• _PASSAGE TO READ_
——
Sunet Drive is a managed storage solution which is physically installed in the university’s local data centers and is built on the trusted open-source projects Nextcloud, OpenStack and Ceph.
Sunet is the Swedish National Research and Education organisation (NREN). Sunet was founded in the 1980s as a research project for Swedish computer scientists which paved the way for internet in Sweden. Today Sunet connects 750 000 users and 110 organizations via 8400 km of fiber and also provides other services to support science and research.
Safespring is a provider of infrastructure- and platform-as-a-service, and is the provider of Sunets cloud offering to the Swedish academic sector. By working closely with Sunet, Safespring has built large scale cloud solutions for Sunet’s customers. Safespring’s Services is also available on the OCRE framework agreement for all European NREN and it’s members.
Background
Increased international cooperation has become one of the driving factors to influencing the success of our innovation ecosystem.
With this comes an ever-increasing amount of data being collected and analyzed, and the challenge of storing and archiving the data. Scientists always find solutions by either solving their storage needs themselves by establishing their own shadow IT in the project, or by using storage services from central IT departments. There are several problems with this local approach:
- Does the storage solution align with the data management requirements from the funding body?
- How can central IT cater for flexible collaboration on the data between researchers on campus and external actors?
- Who pays for the storage of the data once the research project is over?
Public cloud services with a simple billing model and collaboration features have solutions for these challenges but are hard to use for European researchers. This especially applies if the data produced by the project is somehow sensitive. There is always an option to run a private cloud solution but not all universities have an IT department staffed to implement and maintain such a solution, especially when it comes to establishing high standards of physical data center security and other administrative processes.
By growing accustomed to modern cloud storage services, the researchers have a good idea what they want but no way of achieving it and still be compliant to GDPR or other European legislations.
Needs and requirements
Universities all over Europe have common needs and requirements regarding a storage solution:
- It should be easy to use and administrate for all involved parties.
- Initial cost should be covered by the universities, with an easy and transparent billing model for projects requiring storage of large datasets.
- Collaboration between institutions, both on and off campus, and external actors should be flexible but still secure.
- Data should be able to be handled from the primary data sources up to archiving of published results.
- The solution should be based on open standards and API to prevent a vendor lock-in.
Classification
All these requirements are then fit into a general model of lifecycle-managing research data, based on a combination of classification parameters: on-premise or stored in the cloud, smaller or larger files, as well as sensitivity of the data to be stored.
Once these parameters have been determined, the data can be accessed either through a classical file system or modern apps that work on mobile and desktop devices, while always being able to determine where the data is stored physically.
Sunet Drive then enables a seamless lifecycle management of the data during the project execution, through the data retention period, to archiving of the data.
——
Swap "vendor lock-in" for "supplier lock-in" and write out the Sunet Drive page from "By growing accustomed" up to and including "a vendor lock-in.". You won't need the items that come after this.

• _DATA LISTING_
——
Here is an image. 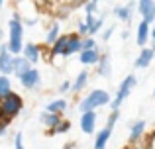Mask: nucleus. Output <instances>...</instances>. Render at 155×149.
<instances>
[{
  "label": "nucleus",
  "mask_w": 155,
  "mask_h": 149,
  "mask_svg": "<svg viewBox=\"0 0 155 149\" xmlns=\"http://www.w3.org/2000/svg\"><path fill=\"white\" fill-rule=\"evenodd\" d=\"M8 35H10V41H8L6 47H8V51H10V55L22 53V49H24V24H22V20H20L18 14L8 24Z\"/></svg>",
  "instance_id": "obj_1"
},
{
  "label": "nucleus",
  "mask_w": 155,
  "mask_h": 149,
  "mask_svg": "<svg viewBox=\"0 0 155 149\" xmlns=\"http://www.w3.org/2000/svg\"><path fill=\"white\" fill-rule=\"evenodd\" d=\"M22 108H24L22 98L18 94H14V92H10L6 98L0 100V118H2V122H8V120L16 118L22 112Z\"/></svg>",
  "instance_id": "obj_2"
},
{
  "label": "nucleus",
  "mask_w": 155,
  "mask_h": 149,
  "mask_svg": "<svg viewBox=\"0 0 155 149\" xmlns=\"http://www.w3.org/2000/svg\"><path fill=\"white\" fill-rule=\"evenodd\" d=\"M106 104H110V94L106 90H92L88 96H84L83 100H81L79 104V110L83 112H94V108H100V106H106Z\"/></svg>",
  "instance_id": "obj_3"
},
{
  "label": "nucleus",
  "mask_w": 155,
  "mask_h": 149,
  "mask_svg": "<svg viewBox=\"0 0 155 149\" xmlns=\"http://www.w3.org/2000/svg\"><path fill=\"white\" fill-rule=\"evenodd\" d=\"M137 84V79L134 75H128L124 80H122V84H120V88H118V92H116V98L114 100H110V106H112V112H118V108H120V104H122V100H126L128 98V94L132 92V88Z\"/></svg>",
  "instance_id": "obj_4"
},
{
  "label": "nucleus",
  "mask_w": 155,
  "mask_h": 149,
  "mask_svg": "<svg viewBox=\"0 0 155 149\" xmlns=\"http://www.w3.org/2000/svg\"><path fill=\"white\" fill-rule=\"evenodd\" d=\"M0 73L4 76L14 73V55H10L6 45L0 47Z\"/></svg>",
  "instance_id": "obj_5"
},
{
  "label": "nucleus",
  "mask_w": 155,
  "mask_h": 149,
  "mask_svg": "<svg viewBox=\"0 0 155 149\" xmlns=\"http://www.w3.org/2000/svg\"><path fill=\"white\" fill-rule=\"evenodd\" d=\"M137 10H140L145 24L155 22V0H140L137 2Z\"/></svg>",
  "instance_id": "obj_6"
},
{
  "label": "nucleus",
  "mask_w": 155,
  "mask_h": 149,
  "mask_svg": "<svg viewBox=\"0 0 155 149\" xmlns=\"http://www.w3.org/2000/svg\"><path fill=\"white\" fill-rule=\"evenodd\" d=\"M81 130L84 134H92L96 130V112H84L81 118Z\"/></svg>",
  "instance_id": "obj_7"
},
{
  "label": "nucleus",
  "mask_w": 155,
  "mask_h": 149,
  "mask_svg": "<svg viewBox=\"0 0 155 149\" xmlns=\"http://www.w3.org/2000/svg\"><path fill=\"white\" fill-rule=\"evenodd\" d=\"M153 57H155V49L153 47H143L141 53H140V57H137V61H136V67H140V69L149 67L151 61H153Z\"/></svg>",
  "instance_id": "obj_8"
},
{
  "label": "nucleus",
  "mask_w": 155,
  "mask_h": 149,
  "mask_svg": "<svg viewBox=\"0 0 155 149\" xmlns=\"http://www.w3.org/2000/svg\"><path fill=\"white\" fill-rule=\"evenodd\" d=\"M20 83H22L26 88H35L39 83H41V76H39V73L35 69H30L22 79H20Z\"/></svg>",
  "instance_id": "obj_9"
},
{
  "label": "nucleus",
  "mask_w": 155,
  "mask_h": 149,
  "mask_svg": "<svg viewBox=\"0 0 155 149\" xmlns=\"http://www.w3.org/2000/svg\"><path fill=\"white\" fill-rule=\"evenodd\" d=\"M22 53H24V59H26L28 63H38L41 51H39V47L35 45V43H28V45H24Z\"/></svg>",
  "instance_id": "obj_10"
},
{
  "label": "nucleus",
  "mask_w": 155,
  "mask_h": 149,
  "mask_svg": "<svg viewBox=\"0 0 155 149\" xmlns=\"http://www.w3.org/2000/svg\"><path fill=\"white\" fill-rule=\"evenodd\" d=\"M149 24H145L143 20H141L140 24H137V31H136V39H137V45H141L143 47L145 43H147V39H149Z\"/></svg>",
  "instance_id": "obj_11"
},
{
  "label": "nucleus",
  "mask_w": 155,
  "mask_h": 149,
  "mask_svg": "<svg viewBox=\"0 0 155 149\" xmlns=\"http://www.w3.org/2000/svg\"><path fill=\"white\" fill-rule=\"evenodd\" d=\"M83 51V41H81L79 35L71 34L69 35V43H67V49H65L63 55H73V53H81Z\"/></svg>",
  "instance_id": "obj_12"
},
{
  "label": "nucleus",
  "mask_w": 155,
  "mask_h": 149,
  "mask_svg": "<svg viewBox=\"0 0 155 149\" xmlns=\"http://www.w3.org/2000/svg\"><path fill=\"white\" fill-rule=\"evenodd\" d=\"M110 135H112V128L106 126L104 130H100L98 135H96V139H94V149H106V143H108Z\"/></svg>",
  "instance_id": "obj_13"
},
{
  "label": "nucleus",
  "mask_w": 155,
  "mask_h": 149,
  "mask_svg": "<svg viewBox=\"0 0 155 149\" xmlns=\"http://www.w3.org/2000/svg\"><path fill=\"white\" fill-rule=\"evenodd\" d=\"M28 71H30V63L24 57H14V75L18 76V79H22Z\"/></svg>",
  "instance_id": "obj_14"
},
{
  "label": "nucleus",
  "mask_w": 155,
  "mask_h": 149,
  "mask_svg": "<svg viewBox=\"0 0 155 149\" xmlns=\"http://www.w3.org/2000/svg\"><path fill=\"white\" fill-rule=\"evenodd\" d=\"M143 131H145V122H143V120H137V122H134L132 131H130V143H136L137 139L143 135Z\"/></svg>",
  "instance_id": "obj_15"
},
{
  "label": "nucleus",
  "mask_w": 155,
  "mask_h": 149,
  "mask_svg": "<svg viewBox=\"0 0 155 149\" xmlns=\"http://www.w3.org/2000/svg\"><path fill=\"white\" fill-rule=\"evenodd\" d=\"M100 59L96 49H88V51H81V63L83 65H96Z\"/></svg>",
  "instance_id": "obj_16"
},
{
  "label": "nucleus",
  "mask_w": 155,
  "mask_h": 149,
  "mask_svg": "<svg viewBox=\"0 0 155 149\" xmlns=\"http://www.w3.org/2000/svg\"><path fill=\"white\" fill-rule=\"evenodd\" d=\"M84 26H87V31L88 34H96V31L102 28V18H94V16H87V20H84Z\"/></svg>",
  "instance_id": "obj_17"
},
{
  "label": "nucleus",
  "mask_w": 155,
  "mask_h": 149,
  "mask_svg": "<svg viewBox=\"0 0 155 149\" xmlns=\"http://www.w3.org/2000/svg\"><path fill=\"white\" fill-rule=\"evenodd\" d=\"M67 43H69V35H59L57 41L53 43V47H51L53 55H63L65 49H67Z\"/></svg>",
  "instance_id": "obj_18"
},
{
  "label": "nucleus",
  "mask_w": 155,
  "mask_h": 149,
  "mask_svg": "<svg viewBox=\"0 0 155 149\" xmlns=\"http://www.w3.org/2000/svg\"><path fill=\"white\" fill-rule=\"evenodd\" d=\"M136 6V2H130L128 6H124V8H116L114 10V14H116V18L118 20H122V22H128L130 18H132V8Z\"/></svg>",
  "instance_id": "obj_19"
},
{
  "label": "nucleus",
  "mask_w": 155,
  "mask_h": 149,
  "mask_svg": "<svg viewBox=\"0 0 155 149\" xmlns=\"http://www.w3.org/2000/svg\"><path fill=\"white\" fill-rule=\"evenodd\" d=\"M67 108V102H65L63 98H59V100H53V102L47 104V108H45V112H49V114H57L59 116L61 112Z\"/></svg>",
  "instance_id": "obj_20"
},
{
  "label": "nucleus",
  "mask_w": 155,
  "mask_h": 149,
  "mask_svg": "<svg viewBox=\"0 0 155 149\" xmlns=\"http://www.w3.org/2000/svg\"><path fill=\"white\" fill-rule=\"evenodd\" d=\"M87 83H88V73H87V71H83V73H81V75L75 79V83L71 84V90H73V92L83 90V88L87 86Z\"/></svg>",
  "instance_id": "obj_21"
},
{
  "label": "nucleus",
  "mask_w": 155,
  "mask_h": 149,
  "mask_svg": "<svg viewBox=\"0 0 155 149\" xmlns=\"http://www.w3.org/2000/svg\"><path fill=\"white\" fill-rule=\"evenodd\" d=\"M39 120H41V124H43V126H47V128H55L57 124L61 122L59 116H57V114H49V112H41Z\"/></svg>",
  "instance_id": "obj_22"
},
{
  "label": "nucleus",
  "mask_w": 155,
  "mask_h": 149,
  "mask_svg": "<svg viewBox=\"0 0 155 149\" xmlns=\"http://www.w3.org/2000/svg\"><path fill=\"white\" fill-rule=\"evenodd\" d=\"M96 65H98V73H100V76H110V75H112V69H110V59H108V55L100 57Z\"/></svg>",
  "instance_id": "obj_23"
},
{
  "label": "nucleus",
  "mask_w": 155,
  "mask_h": 149,
  "mask_svg": "<svg viewBox=\"0 0 155 149\" xmlns=\"http://www.w3.org/2000/svg\"><path fill=\"white\" fill-rule=\"evenodd\" d=\"M12 92V84H10V79L8 76H0V100L6 98L8 94Z\"/></svg>",
  "instance_id": "obj_24"
},
{
  "label": "nucleus",
  "mask_w": 155,
  "mask_h": 149,
  "mask_svg": "<svg viewBox=\"0 0 155 149\" xmlns=\"http://www.w3.org/2000/svg\"><path fill=\"white\" fill-rule=\"evenodd\" d=\"M57 37H59V24H53V26L49 28V31H47V43H55Z\"/></svg>",
  "instance_id": "obj_25"
},
{
  "label": "nucleus",
  "mask_w": 155,
  "mask_h": 149,
  "mask_svg": "<svg viewBox=\"0 0 155 149\" xmlns=\"http://www.w3.org/2000/svg\"><path fill=\"white\" fill-rule=\"evenodd\" d=\"M69 122H59L55 128H51V134H65V131H69Z\"/></svg>",
  "instance_id": "obj_26"
},
{
  "label": "nucleus",
  "mask_w": 155,
  "mask_h": 149,
  "mask_svg": "<svg viewBox=\"0 0 155 149\" xmlns=\"http://www.w3.org/2000/svg\"><path fill=\"white\" fill-rule=\"evenodd\" d=\"M96 8H98V2H87V4H84V10H87V16H94Z\"/></svg>",
  "instance_id": "obj_27"
},
{
  "label": "nucleus",
  "mask_w": 155,
  "mask_h": 149,
  "mask_svg": "<svg viewBox=\"0 0 155 149\" xmlns=\"http://www.w3.org/2000/svg\"><path fill=\"white\" fill-rule=\"evenodd\" d=\"M118 118H120V112H112V114L108 116V122H106V126H108V128H114V124L118 122Z\"/></svg>",
  "instance_id": "obj_28"
},
{
  "label": "nucleus",
  "mask_w": 155,
  "mask_h": 149,
  "mask_svg": "<svg viewBox=\"0 0 155 149\" xmlns=\"http://www.w3.org/2000/svg\"><path fill=\"white\" fill-rule=\"evenodd\" d=\"M88 49H96V43H94V39H84L83 41V51H88Z\"/></svg>",
  "instance_id": "obj_29"
},
{
  "label": "nucleus",
  "mask_w": 155,
  "mask_h": 149,
  "mask_svg": "<svg viewBox=\"0 0 155 149\" xmlns=\"http://www.w3.org/2000/svg\"><path fill=\"white\" fill-rule=\"evenodd\" d=\"M16 149H26L24 147V141H22V134L16 135Z\"/></svg>",
  "instance_id": "obj_30"
},
{
  "label": "nucleus",
  "mask_w": 155,
  "mask_h": 149,
  "mask_svg": "<svg viewBox=\"0 0 155 149\" xmlns=\"http://www.w3.org/2000/svg\"><path fill=\"white\" fill-rule=\"evenodd\" d=\"M69 88H71V83H63V84L59 86V90H61V92H65V90H69Z\"/></svg>",
  "instance_id": "obj_31"
},
{
  "label": "nucleus",
  "mask_w": 155,
  "mask_h": 149,
  "mask_svg": "<svg viewBox=\"0 0 155 149\" xmlns=\"http://www.w3.org/2000/svg\"><path fill=\"white\" fill-rule=\"evenodd\" d=\"M79 34H81V35L88 34V31H87V26H84V24H81V26H79Z\"/></svg>",
  "instance_id": "obj_32"
},
{
  "label": "nucleus",
  "mask_w": 155,
  "mask_h": 149,
  "mask_svg": "<svg viewBox=\"0 0 155 149\" xmlns=\"http://www.w3.org/2000/svg\"><path fill=\"white\" fill-rule=\"evenodd\" d=\"M2 134H6V122L0 120V135H2Z\"/></svg>",
  "instance_id": "obj_33"
},
{
  "label": "nucleus",
  "mask_w": 155,
  "mask_h": 149,
  "mask_svg": "<svg viewBox=\"0 0 155 149\" xmlns=\"http://www.w3.org/2000/svg\"><path fill=\"white\" fill-rule=\"evenodd\" d=\"M112 31H114V28H110V30H108V31L104 34V41H106V39H110V35H112Z\"/></svg>",
  "instance_id": "obj_34"
},
{
  "label": "nucleus",
  "mask_w": 155,
  "mask_h": 149,
  "mask_svg": "<svg viewBox=\"0 0 155 149\" xmlns=\"http://www.w3.org/2000/svg\"><path fill=\"white\" fill-rule=\"evenodd\" d=\"M149 31H151V34H149V37H151L153 41H155V22H153V28H151V30H149Z\"/></svg>",
  "instance_id": "obj_35"
},
{
  "label": "nucleus",
  "mask_w": 155,
  "mask_h": 149,
  "mask_svg": "<svg viewBox=\"0 0 155 149\" xmlns=\"http://www.w3.org/2000/svg\"><path fill=\"white\" fill-rule=\"evenodd\" d=\"M0 39H2V28H0Z\"/></svg>",
  "instance_id": "obj_36"
},
{
  "label": "nucleus",
  "mask_w": 155,
  "mask_h": 149,
  "mask_svg": "<svg viewBox=\"0 0 155 149\" xmlns=\"http://www.w3.org/2000/svg\"><path fill=\"white\" fill-rule=\"evenodd\" d=\"M2 6H4V2H0V8H2Z\"/></svg>",
  "instance_id": "obj_37"
},
{
  "label": "nucleus",
  "mask_w": 155,
  "mask_h": 149,
  "mask_svg": "<svg viewBox=\"0 0 155 149\" xmlns=\"http://www.w3.org/2000/svg\"><path fill=\"white\" fill-rule=\"evenodd\" d=\"M137 149H147V147H137Z\"/></svg>",
  "instance_id": "obj_38"
},
{
  "label": "nucleus",
  "mask_w": 155,
  "mask_h": 149,
  "mask_svg": "<svg viewBox=\"0 0 155 149\" xmlns=\"http://www.w3.org/2000/svg\"><path fill=\"white\" fill-rule=\"evenodd\" d=\"M153 94H155V88H153Z\"/></svg>",
  "instance_id": "obj_39"
}]
</instances>
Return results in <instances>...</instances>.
——
• _COMPLETE ANSWER_
By growing accustomed to modern cloud storage services, the researchers have a good idea what they want but no way of achieving it and still be compliant to GDPR or other European legislations.
Needs and requirements
Universities all over Europe have common needs and requirements regarding a storage solution:
- It should be easy to use and administrate for all involved parties.
- Initial cost should be covered by the universities, with an easy and transparent billing model for projects requiring storage of large datasets.
- Collaboration between institutions, both on and off campus, and external actors should be flexible but still secure.
- Data should be able to be handled from the primary data sources up to archiving of published results.
- The solution should be based on open standards and API to prevent a supplier lock-in.